═══ STORED DATA

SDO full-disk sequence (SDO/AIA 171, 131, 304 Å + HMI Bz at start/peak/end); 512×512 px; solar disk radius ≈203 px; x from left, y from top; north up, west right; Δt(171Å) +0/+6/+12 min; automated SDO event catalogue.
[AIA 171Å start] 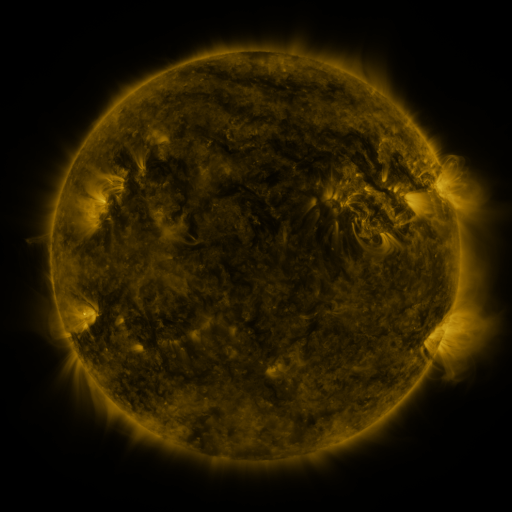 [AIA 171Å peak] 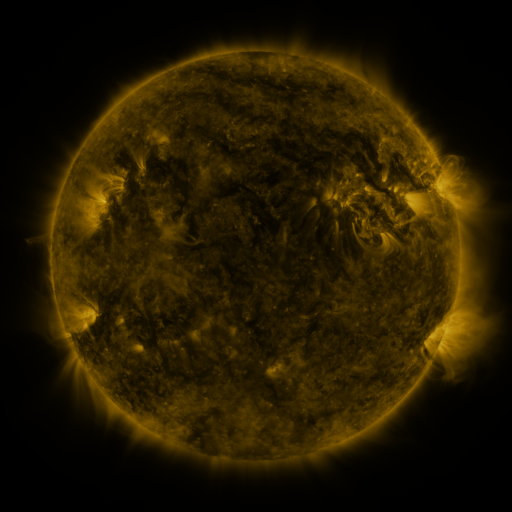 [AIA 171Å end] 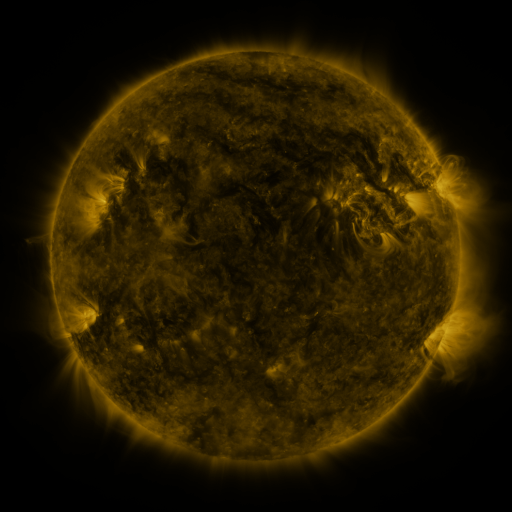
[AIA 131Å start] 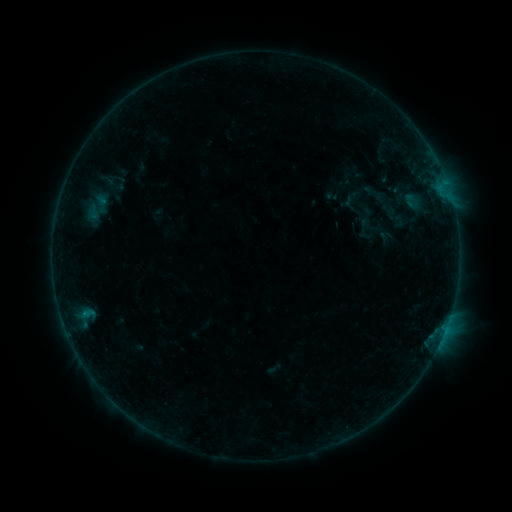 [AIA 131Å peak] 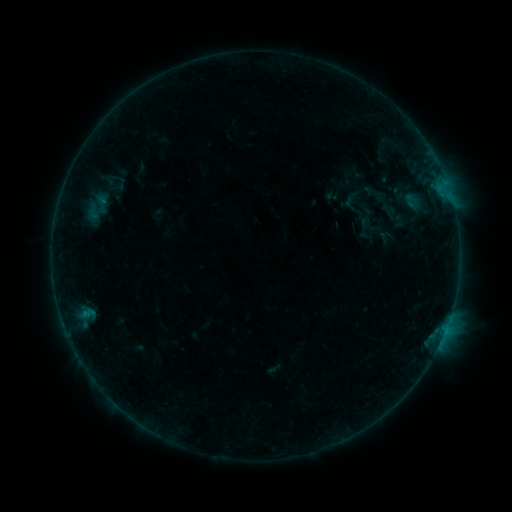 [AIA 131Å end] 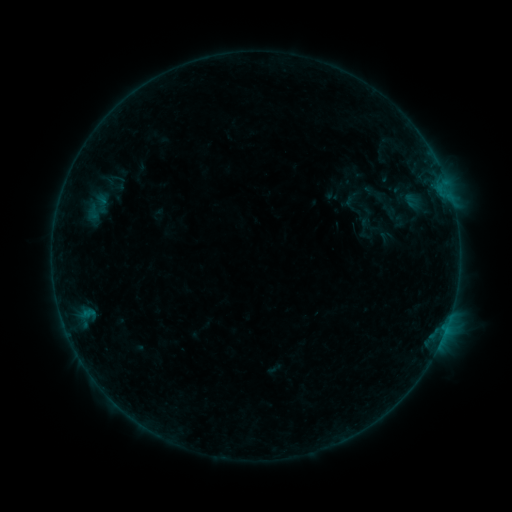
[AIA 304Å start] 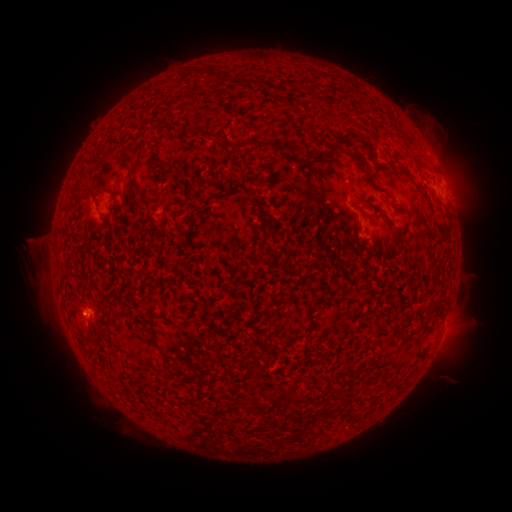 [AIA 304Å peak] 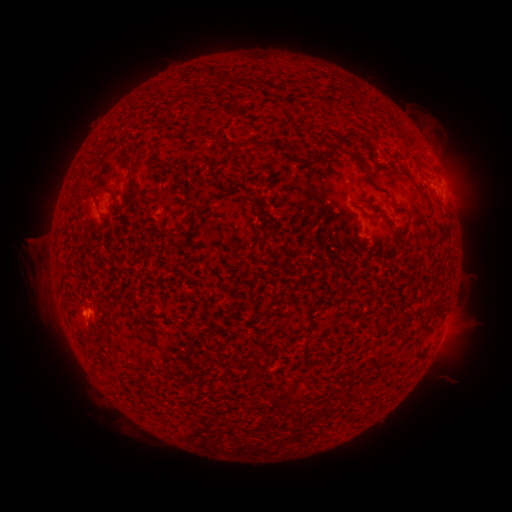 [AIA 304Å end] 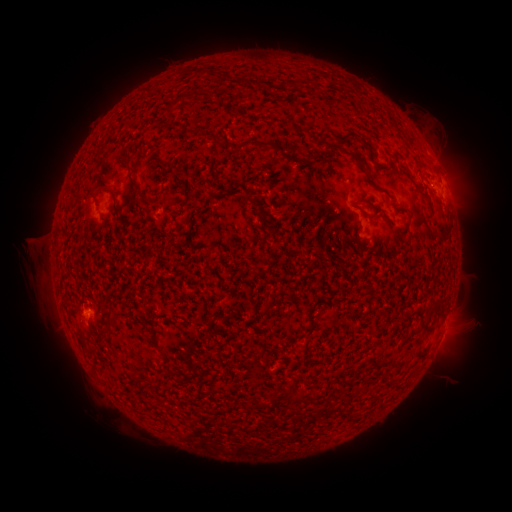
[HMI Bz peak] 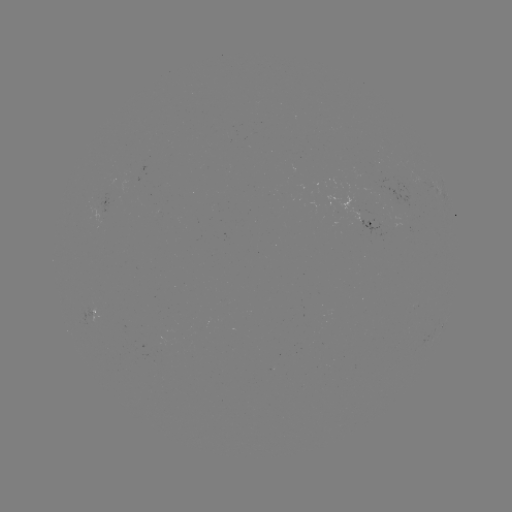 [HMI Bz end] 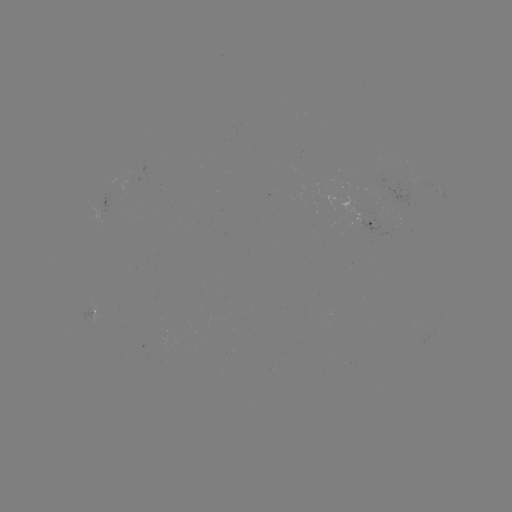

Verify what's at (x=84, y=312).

══════

- **YOUR INSTRUCTIONS**
Extract each line of the records that contains the string "radius", treating uppercase and lowercase as distinct.

- **ANSWER TO THIS TASK**
SDO full-disk sequence (SDO/AIA 171, 131, 304 Å + HMI Bz at start/peak/end); 512×512 px; solar disk radius ≈203 px; x from left, y from top; north up, west right; Δt(171Å) +0/+6/+12 min; automated SDO event catalogue.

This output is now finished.